== Task brief ==
Set out the lines from the one containing "From where the" through the end of the items, both ends included, as a Markdown table with a "No." column for the row number and a "Text" column for the line. Leave out blank lines.

== Available data ==
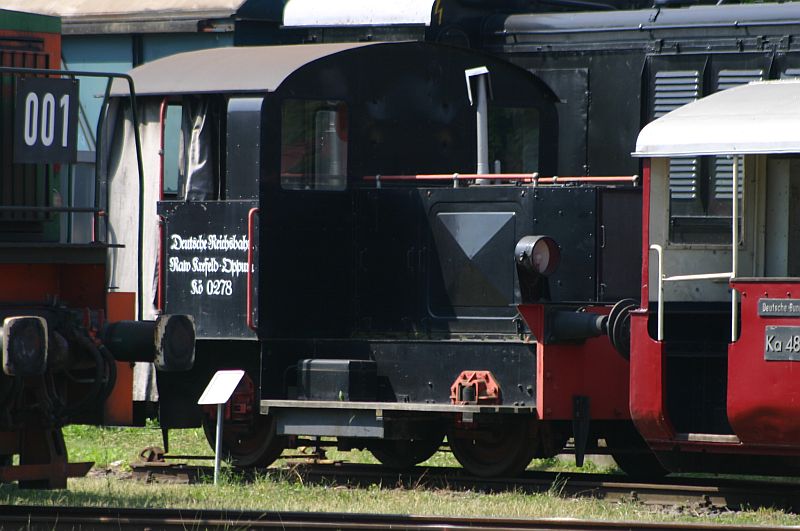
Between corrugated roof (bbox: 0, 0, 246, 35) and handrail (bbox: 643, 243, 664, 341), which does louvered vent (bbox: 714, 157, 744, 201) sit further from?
corrugated roof (bbox: 0, 0, 246, 35)

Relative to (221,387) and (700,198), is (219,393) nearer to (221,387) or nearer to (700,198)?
(221,387)

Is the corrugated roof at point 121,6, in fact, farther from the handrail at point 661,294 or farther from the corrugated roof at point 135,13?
the handrail at point 661,294

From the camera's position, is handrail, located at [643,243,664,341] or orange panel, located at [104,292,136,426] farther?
handrail, located at [643,243,664,341]

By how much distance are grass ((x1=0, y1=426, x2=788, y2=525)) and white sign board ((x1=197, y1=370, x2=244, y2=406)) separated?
0.55 m

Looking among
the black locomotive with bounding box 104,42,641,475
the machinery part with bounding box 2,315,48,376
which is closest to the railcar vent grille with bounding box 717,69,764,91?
the black locomotive with bounding box 104,42,641,475

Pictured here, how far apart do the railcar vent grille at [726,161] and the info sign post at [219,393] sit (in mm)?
3958

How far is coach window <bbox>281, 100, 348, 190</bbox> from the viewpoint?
11445 mm

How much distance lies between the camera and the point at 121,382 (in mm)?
9469

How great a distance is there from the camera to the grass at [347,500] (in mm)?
9547

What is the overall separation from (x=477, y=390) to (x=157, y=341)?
275 cm

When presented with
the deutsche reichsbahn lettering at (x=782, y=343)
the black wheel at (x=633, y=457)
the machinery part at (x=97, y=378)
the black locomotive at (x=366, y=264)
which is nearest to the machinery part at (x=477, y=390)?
the black locomotive at (x=366, y=264)

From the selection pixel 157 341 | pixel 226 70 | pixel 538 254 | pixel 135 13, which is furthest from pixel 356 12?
pixel 157 341

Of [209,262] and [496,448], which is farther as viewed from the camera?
[209,262]

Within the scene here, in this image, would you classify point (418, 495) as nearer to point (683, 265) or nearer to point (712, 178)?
point (683, 265)
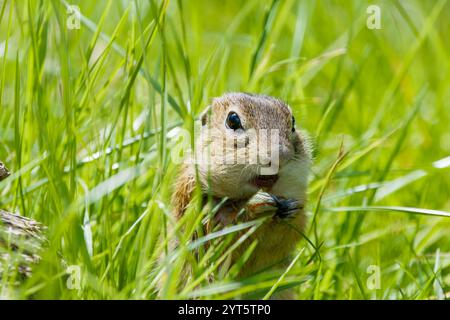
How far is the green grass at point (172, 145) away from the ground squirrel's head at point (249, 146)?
0.47 feet

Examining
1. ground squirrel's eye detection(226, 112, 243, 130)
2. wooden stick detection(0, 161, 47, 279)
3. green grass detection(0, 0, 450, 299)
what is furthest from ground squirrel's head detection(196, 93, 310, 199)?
wooden stick detection(0, 161, 47, 279)

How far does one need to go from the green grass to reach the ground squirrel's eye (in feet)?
0.49

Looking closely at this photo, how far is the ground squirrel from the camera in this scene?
3.12 m

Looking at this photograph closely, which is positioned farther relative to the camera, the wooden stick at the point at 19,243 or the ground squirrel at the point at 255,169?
the ground squirrel at the point at 255,169

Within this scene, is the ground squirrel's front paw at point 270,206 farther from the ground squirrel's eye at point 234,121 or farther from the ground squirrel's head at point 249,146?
the ground squirrel's eye at point 234,121

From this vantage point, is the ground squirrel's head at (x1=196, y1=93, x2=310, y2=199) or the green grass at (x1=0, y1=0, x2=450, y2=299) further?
the ground squirrel's head at (x1=196, y1=93, x2=310, y2=199)

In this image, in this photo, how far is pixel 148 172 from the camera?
145 inches

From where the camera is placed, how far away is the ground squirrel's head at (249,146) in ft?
10.1

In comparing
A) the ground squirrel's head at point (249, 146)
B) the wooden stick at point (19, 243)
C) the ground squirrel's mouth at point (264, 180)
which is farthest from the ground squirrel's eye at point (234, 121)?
the wooden stick at point (19, 243)

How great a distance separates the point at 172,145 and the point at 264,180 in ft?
1.87

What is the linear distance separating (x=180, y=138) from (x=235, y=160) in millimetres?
305

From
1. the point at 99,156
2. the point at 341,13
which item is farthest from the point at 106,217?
the point at 341,13

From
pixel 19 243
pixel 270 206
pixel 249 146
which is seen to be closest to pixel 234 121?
pixel 249 146

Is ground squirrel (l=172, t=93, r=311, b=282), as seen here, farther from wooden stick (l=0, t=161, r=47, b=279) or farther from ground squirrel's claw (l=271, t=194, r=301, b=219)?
wooden stick (l=0, t=161, r=47, b=279)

== Task solution ==
| No. | Text |
|---|---|
| 1 | From where the camera is placed, how far away is the ground squirrel's head at (249,146) in ft? |
| 2 | 10.1 |
| 3 | In comparing |
| 4 | A) the ground squirrel's head at point (249, 146) |
| 5 | B) the wooden stick at point (19, 243) |
| 6 | C) the ground squirrel's mouth at point (264, 180) |
| 7 | which is farthest from the ground squirrel's eye at point (234, 121)? |
| 8 | the wooden stick at point (19, 243) |
| 9 | How great a distance separates the point at 172,145 and the point at 264,180 in ft? |
| 10 | 1.87 |
| 11 | What is the linear distance separating (x=180, y=138) from (x=235, y=160) in millimetres? |
| 12 | 305 |
| 13 | From |
| 14 | 1. the point at 99,156 |
| 15 | 2. the point at 341,13 |
| 16 | which item is farthest from the point at 106,217? |
| 17 | the point at 341,13 |
| 18 | From |
| 19 | pixel 19 243 |
| 20 | pixel 270 206 |
| 21 | pixel 249 146 |
| 22 | which is seen to be closest to pixel 234 121? |
| 23 | pixel 249 146 |
| 24 | Is ground squirrel (l=172, t=93, r=311, b=282), as seen here, farther from wooden stick (l=0, t=161, r=47, b=279) or farther from ground squirrel's claw (l=271, t=194, r=301, b=219)? |
| 25 | wooden stick (l=0, t=161, r=47, b=279) |